Her eyes linger on me, waiting, hoping maybe, and I give her nothing. Because I’m a coward. Because silence is easier than risk.
She exhales through her nose, like she knew I wouldn’t answer. “That’s what I thought.” She pushes her mug away, untouched, and looks away. “Thanks for the ride.”
I stay for a while, my fingers still tracing the grain in her table.
I try to meet her eyes, but she’s stubborn, training them on something far off in the kitchen.
I move my face, trying to catch her, but she won’t let up.
I’m sitting across from someone too like me. Her tactics are mine, and they hurt.

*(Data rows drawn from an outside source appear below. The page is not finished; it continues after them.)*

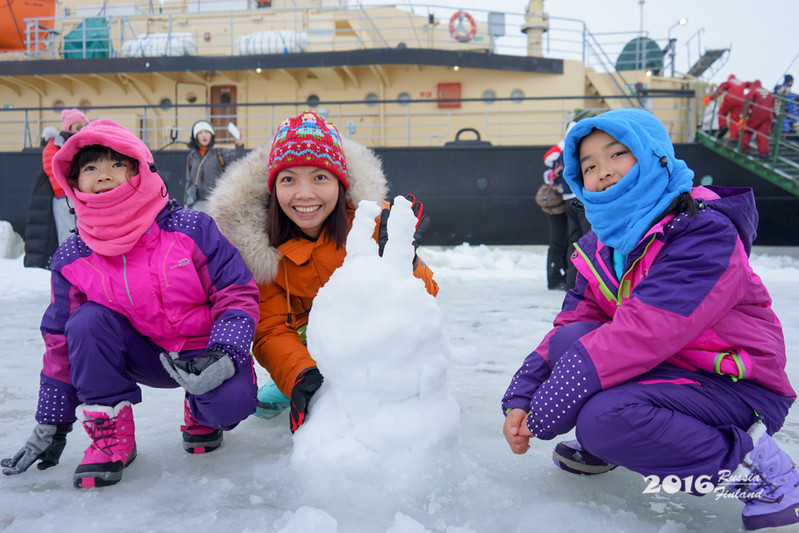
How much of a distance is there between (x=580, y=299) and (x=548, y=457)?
40 cm

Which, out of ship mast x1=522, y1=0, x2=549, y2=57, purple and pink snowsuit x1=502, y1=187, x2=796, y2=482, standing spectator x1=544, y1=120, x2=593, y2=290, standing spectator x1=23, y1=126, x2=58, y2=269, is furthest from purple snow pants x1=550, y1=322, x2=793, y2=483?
ship mast x1=522, y1=0, x2=549, y2=57

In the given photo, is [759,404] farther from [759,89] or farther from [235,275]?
[759,89]

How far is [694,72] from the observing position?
11.6 meters

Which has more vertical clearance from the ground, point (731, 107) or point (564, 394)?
point (731, 107)

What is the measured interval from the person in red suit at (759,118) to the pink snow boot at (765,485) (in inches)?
283

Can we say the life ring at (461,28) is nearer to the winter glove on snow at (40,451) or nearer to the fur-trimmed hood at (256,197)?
the fur-trimmed hood at (256,197)

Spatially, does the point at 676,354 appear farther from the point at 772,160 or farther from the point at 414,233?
the point at 772,160

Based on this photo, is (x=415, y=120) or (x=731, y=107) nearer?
(x=731, y=107)

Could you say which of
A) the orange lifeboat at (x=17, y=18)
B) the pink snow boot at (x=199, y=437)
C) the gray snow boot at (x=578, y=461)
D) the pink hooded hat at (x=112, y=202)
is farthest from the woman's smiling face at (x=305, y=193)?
the orange lifeboat at (x=17, y=18)

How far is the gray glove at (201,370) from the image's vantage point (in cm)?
128

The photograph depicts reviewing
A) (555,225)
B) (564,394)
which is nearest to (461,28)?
(555,225)

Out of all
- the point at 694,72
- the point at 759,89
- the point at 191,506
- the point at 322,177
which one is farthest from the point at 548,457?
the point at 694,72

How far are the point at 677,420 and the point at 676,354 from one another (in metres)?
0.16

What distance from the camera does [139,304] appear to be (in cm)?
143
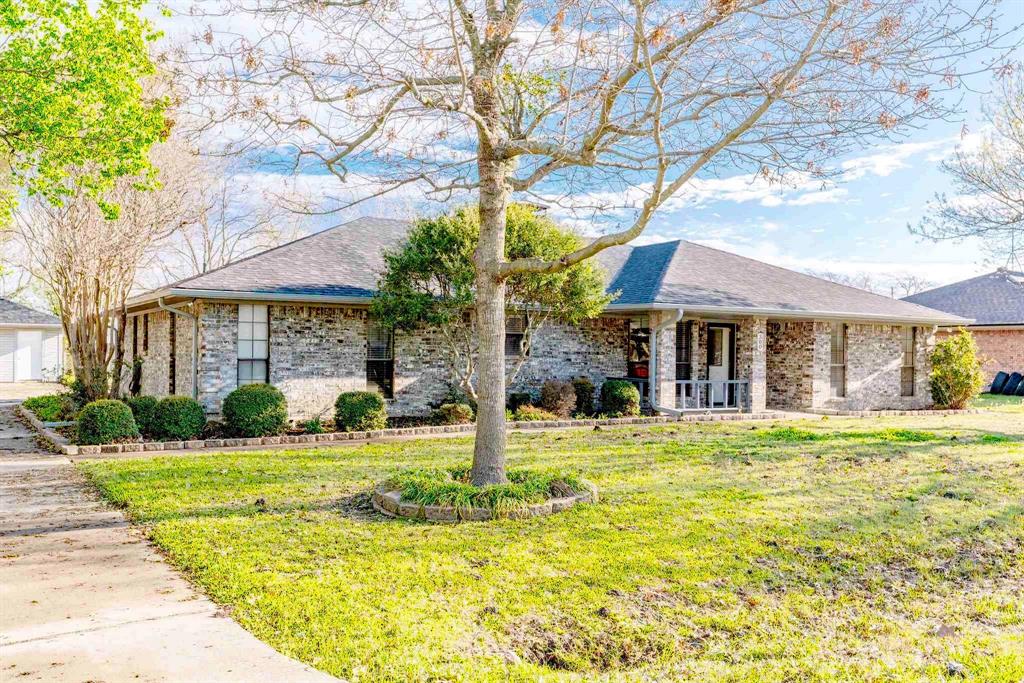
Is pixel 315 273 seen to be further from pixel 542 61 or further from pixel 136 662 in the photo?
pixel 136 662

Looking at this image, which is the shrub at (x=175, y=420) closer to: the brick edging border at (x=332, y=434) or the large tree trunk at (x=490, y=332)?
the brick edging border at (x=332, y=434)

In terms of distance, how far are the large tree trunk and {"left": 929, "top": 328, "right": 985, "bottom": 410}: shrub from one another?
16.9m

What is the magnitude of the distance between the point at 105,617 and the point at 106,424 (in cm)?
816

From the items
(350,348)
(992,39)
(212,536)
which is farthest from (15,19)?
(992,39)

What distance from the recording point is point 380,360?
606 inches

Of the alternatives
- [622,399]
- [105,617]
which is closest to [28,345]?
[622,399]

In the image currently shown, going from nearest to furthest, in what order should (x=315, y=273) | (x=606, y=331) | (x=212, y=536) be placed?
1. (x=212, y=536)
2. (x=315, y=273)
3. (x=606, y=331)

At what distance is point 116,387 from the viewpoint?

At last, I outwait her, and the scrape of her chair against the floor cuts the air. I watch carefully as she braces on the table to push herself up, her hand trembling just a little. I shove back my own chair and stand to help her, but she jerks away from me like I burned her. “Don’t touch me.”
“Ah, Jaysus, Willow—”
“I mean it, Rowan. You’re not my doctor anymore.
You’re not my boyfriend. You’re nothing.
All you are is a man in my house who I want to leave.
” The words are sharp, biting, but she still won’t meet my eyes.
I have a flipping feeling in my stomach that if I could see hers, they’d be swimming with tears.
My hand drops to my side. The distance between us stretches wider than the whole kitchen.
I walk to her front door and look around her place one last time.
It may be the last chance I ever get. I look at the canvas and the crumpled blanket, the worn furniture, and I glance at the contents of her bag, A Portrait of the Artist as a Young Man.
“That’s a good book,” I tell her, clumsy, useless, all I can reach for in a sea of her rejection.
“I decided not to read it,” she spits. “Not worth my time.” One last win.
Dismissed. And I deserve it. She’s right—someone worth knowing wouldn’t make her feel this way. So I take the dismissal, no wave, no goodbye, just a closed door.